Chronic glomerulonephritis was diagnosed in 23 patients born in a small valley in Northern Italy and in five additional patients with one parent or a more remote ancestor born in the same area, all belonging to three potentially related families. Eighteen patients had biopsy-proven glomerulonephritis: 11 IgA nephropathy, 3 IgM nephropathy, 2 membranoproliferative type I, and 2 mesangial proliferative glomerulonephritis with isolated C3 deposits.
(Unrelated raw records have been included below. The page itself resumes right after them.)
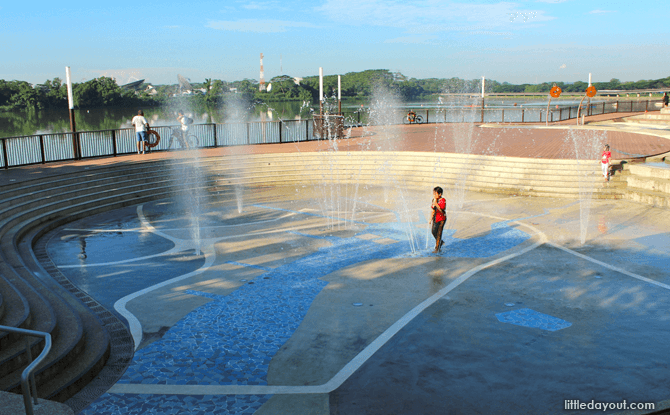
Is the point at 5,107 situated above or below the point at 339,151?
above

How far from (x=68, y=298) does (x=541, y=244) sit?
32.9 feet

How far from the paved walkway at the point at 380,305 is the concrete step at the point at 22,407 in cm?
122

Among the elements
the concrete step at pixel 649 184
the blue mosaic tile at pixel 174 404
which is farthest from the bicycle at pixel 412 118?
the blue mosaic tile at pixel 174 404

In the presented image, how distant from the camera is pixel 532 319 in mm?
7867

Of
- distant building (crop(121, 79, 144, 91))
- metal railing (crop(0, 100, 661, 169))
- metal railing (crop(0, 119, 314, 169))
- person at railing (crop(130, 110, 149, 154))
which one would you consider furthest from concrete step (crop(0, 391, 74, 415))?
distant building (crop(121, 79, 144, 91))

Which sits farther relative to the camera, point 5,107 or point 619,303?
point 5,107

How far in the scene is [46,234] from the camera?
13562 mm

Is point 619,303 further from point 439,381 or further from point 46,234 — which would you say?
point 46,234

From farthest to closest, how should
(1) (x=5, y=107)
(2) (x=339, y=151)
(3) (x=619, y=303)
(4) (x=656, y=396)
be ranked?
(1) (x=5, y=107), (2) (x=339, y=151), (3) (x=619, y=303), (4) (x=656, y=396)

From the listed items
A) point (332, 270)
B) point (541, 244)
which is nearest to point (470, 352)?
point (332, 270)

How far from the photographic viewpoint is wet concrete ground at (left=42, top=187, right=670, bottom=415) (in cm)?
589

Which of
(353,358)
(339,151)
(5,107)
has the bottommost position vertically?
(353,358)

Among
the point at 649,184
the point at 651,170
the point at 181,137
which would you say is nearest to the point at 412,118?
the point at 181,137

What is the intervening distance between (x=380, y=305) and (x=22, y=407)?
215 inches
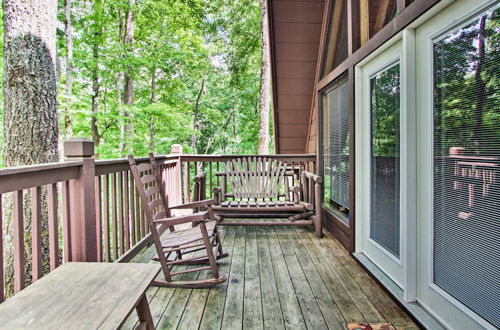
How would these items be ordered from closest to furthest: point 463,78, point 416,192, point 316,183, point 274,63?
point 463,78 → point 416,192 → point 316,183 → point 274,63

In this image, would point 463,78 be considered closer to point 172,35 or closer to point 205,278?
point 205,278

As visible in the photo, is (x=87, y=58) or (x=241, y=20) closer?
(x=87, y=58)

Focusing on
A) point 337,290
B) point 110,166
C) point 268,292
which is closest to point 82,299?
point 268,292

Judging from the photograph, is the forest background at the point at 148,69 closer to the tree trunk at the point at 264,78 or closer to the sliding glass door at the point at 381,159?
the tree trunk at the point at 264,78

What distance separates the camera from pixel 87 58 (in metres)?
8.62

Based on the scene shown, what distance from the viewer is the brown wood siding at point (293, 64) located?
469 cm

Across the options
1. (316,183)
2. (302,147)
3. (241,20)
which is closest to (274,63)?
(302,147)

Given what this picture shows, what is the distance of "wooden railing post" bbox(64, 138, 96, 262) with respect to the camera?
79.6 inches

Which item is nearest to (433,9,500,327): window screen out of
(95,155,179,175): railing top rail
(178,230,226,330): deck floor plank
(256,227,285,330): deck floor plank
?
(256,227,285,330): deck floor plank

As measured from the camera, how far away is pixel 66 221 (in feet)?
6.48

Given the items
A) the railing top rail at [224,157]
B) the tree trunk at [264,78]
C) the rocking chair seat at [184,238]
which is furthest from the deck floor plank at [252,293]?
the tree trunk at [264,78]

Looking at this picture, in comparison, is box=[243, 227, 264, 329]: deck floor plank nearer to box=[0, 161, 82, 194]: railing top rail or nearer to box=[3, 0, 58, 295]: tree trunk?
box=[0, 161, 82, 194]: railing top rail

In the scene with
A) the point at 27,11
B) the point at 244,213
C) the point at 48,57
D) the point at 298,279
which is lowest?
the point at 298,279

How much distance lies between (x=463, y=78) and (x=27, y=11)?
3.82m
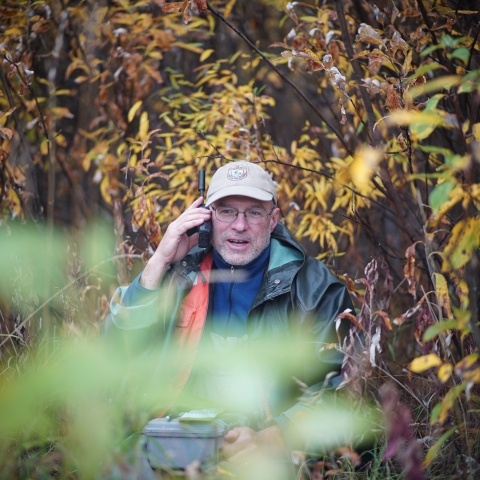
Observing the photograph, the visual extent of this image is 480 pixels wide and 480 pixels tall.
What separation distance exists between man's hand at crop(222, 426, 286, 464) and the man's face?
90cm

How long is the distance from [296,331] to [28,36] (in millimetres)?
2419

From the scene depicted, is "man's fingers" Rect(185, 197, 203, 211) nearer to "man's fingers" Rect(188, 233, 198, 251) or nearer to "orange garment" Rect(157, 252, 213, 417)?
"man's fingers" Rect(188, 233, 198, 251)

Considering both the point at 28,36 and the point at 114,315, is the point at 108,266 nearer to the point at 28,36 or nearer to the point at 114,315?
the point at 114,315

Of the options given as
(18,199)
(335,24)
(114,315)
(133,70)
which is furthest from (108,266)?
(335,24)

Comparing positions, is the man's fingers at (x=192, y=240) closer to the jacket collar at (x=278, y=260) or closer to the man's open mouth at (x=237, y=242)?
the jacket collar at (x=278, y=260)

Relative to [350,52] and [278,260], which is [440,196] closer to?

Ten had clinical glomerulonephritis. A community screening programme discovered six additional related patients. Two underwent renal biopsy (1 IgA nephropathy; 1 focal glomerulosclerosis); four were diagnosed as having clinical glomerulonephritis. Genealogical investigation identified five deceased family members with diagnoses of chronic nephritis recorded on their death certificates. No environmental nephrotoxic factors were identified. Restriction fragment length polymorphism (RFLP) analysis of HLA-DR beta, HLA-DQ alpha and beta genes, and complement typing for C4A, C4B, and Bf polymorphisms were carried out for 29 patients, 168 healthy relatives, and 24 local controls. The frequency of HLA-Dw8.1 specificity, related to DR beta 8, DQ beta 3b, and DQ alpha 1a RFLPs, was significantly increased more in the affected and unaffected pedigree members than in Italian controls.